How can I possibly help Him in anything He wants to accomplish?
He defeated the grave, after all.
That’s a fact.
And no one else has ever done it.
What could I, wife to Art, mom to three, mini-van driving, budget-watching, Katie have to offer to our God?
After all, He would be just fine without me.
I could go along with life, easy peasy, not searching for opportunities to serve Him, or make Him known.
I could go to church. Listen.
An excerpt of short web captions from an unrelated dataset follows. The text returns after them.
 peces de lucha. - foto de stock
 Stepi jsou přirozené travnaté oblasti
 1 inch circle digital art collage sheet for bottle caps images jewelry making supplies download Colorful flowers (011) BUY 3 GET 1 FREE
Teach my children His truths.
That could be just fine.
He would be just fine.
He can finish what He will with or without me.
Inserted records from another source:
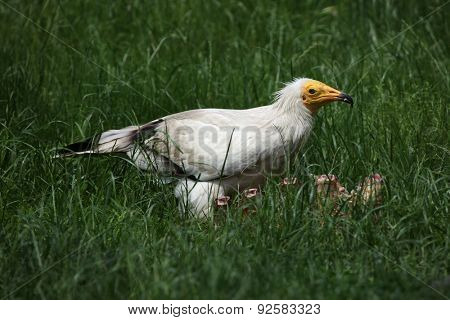 Egyptian vulture (Neophron percnopterus), also known as the white scavenger vulture.  poster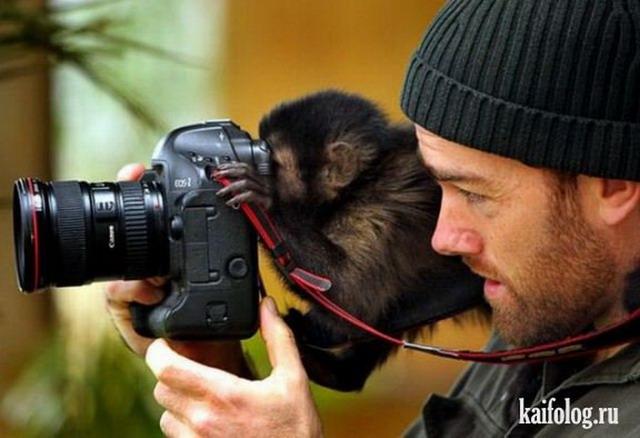 Приколы про обезьян. Часть - 4 (50 фото)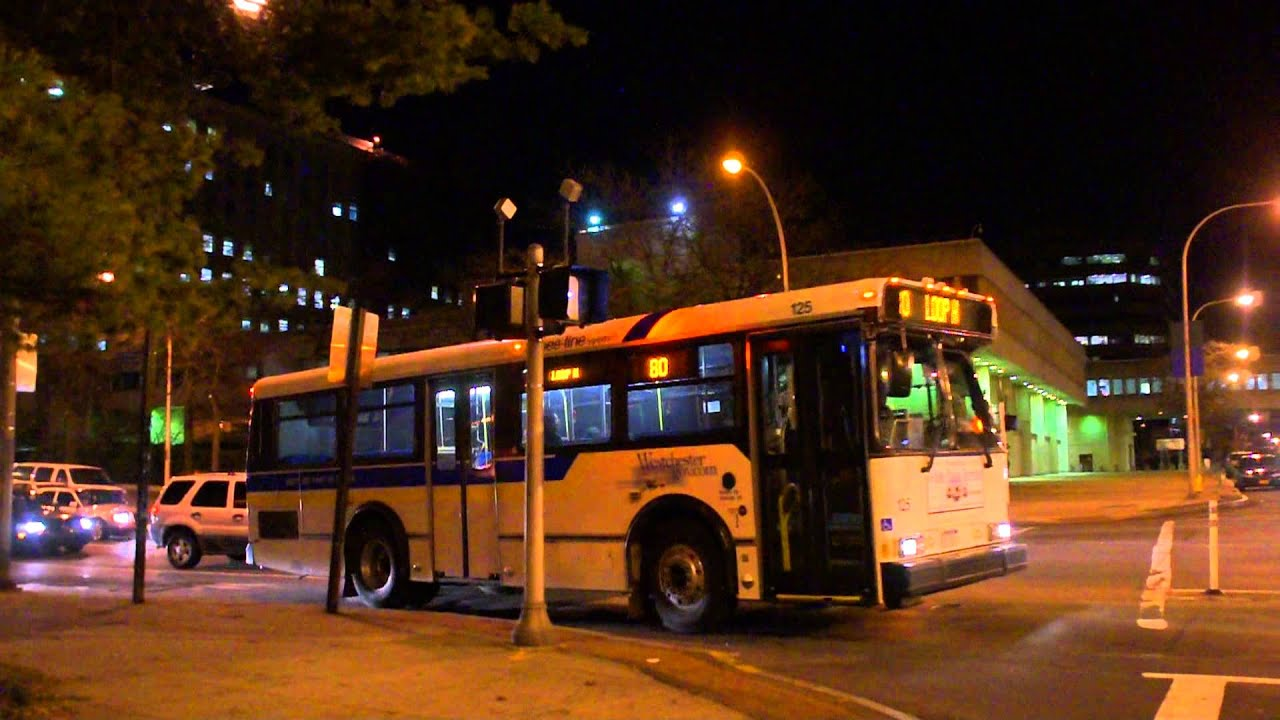 The Bee-Line System 2005 30ft Orion V 125 & 2001 Neoplan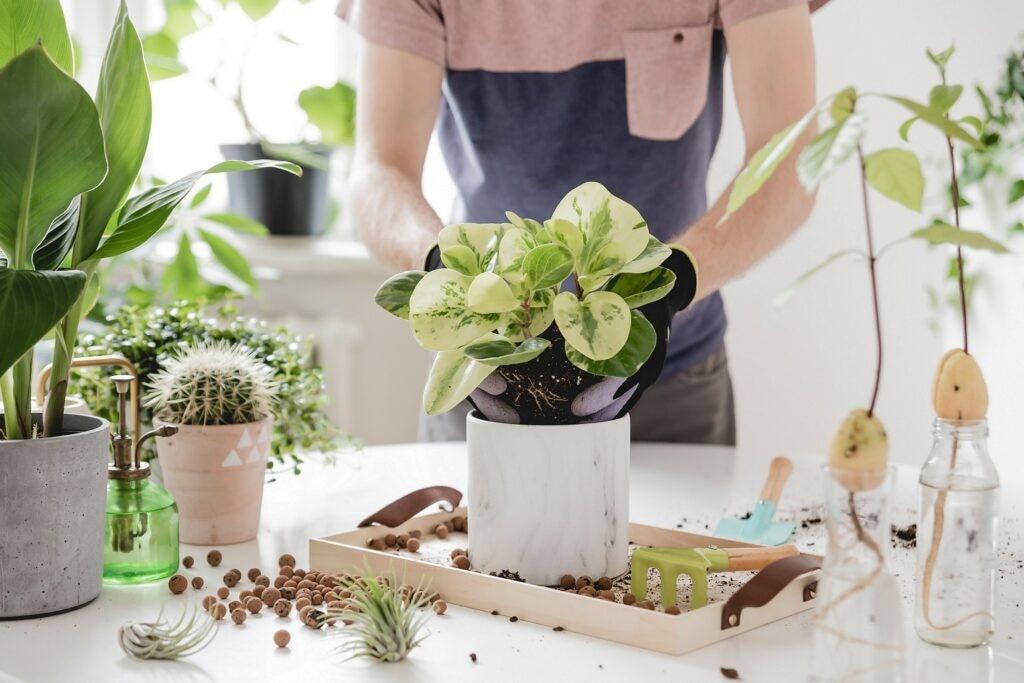 planta interior cultivo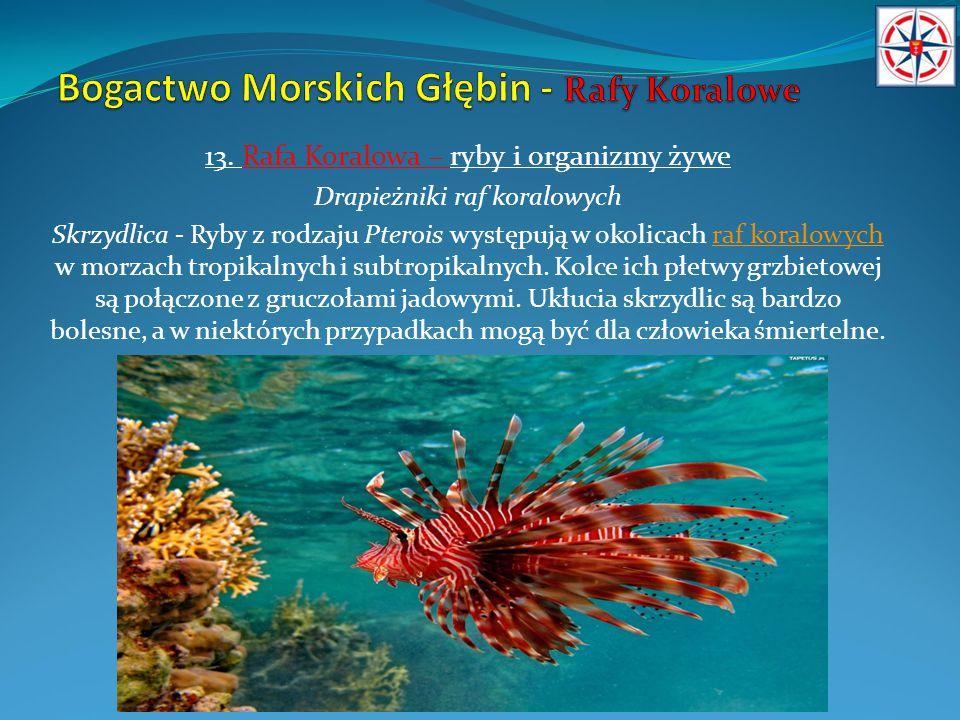 13. Rafa Koralowa – ryby i organizmy żywe Drapieżniki raf koralowych Skrzydlica - Ryby z rodzaju Pterois występują w okolicach raf koralowych w morzac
But, oh what JOY shall fill my soul to know that I can play a small part in His wonderful, intricate, perfect plan!
What if I asked, “What can I do?” And what if He answered?
What if he showed me my potential?
What if I am not meant to do BIG things?
What if I am meant for small things?
Small things add up to big things after all.
I love the small things.
And I think that is what He is telling me lately.
I hear Him say,
“Katie, my daughter. I have made you how I want you.
You know how you like to encourage others?
I made you that way. Use it. Encourage those I put in front of you today.
You think it’s by chance. A coincidence? Just a fleeting thought of your own?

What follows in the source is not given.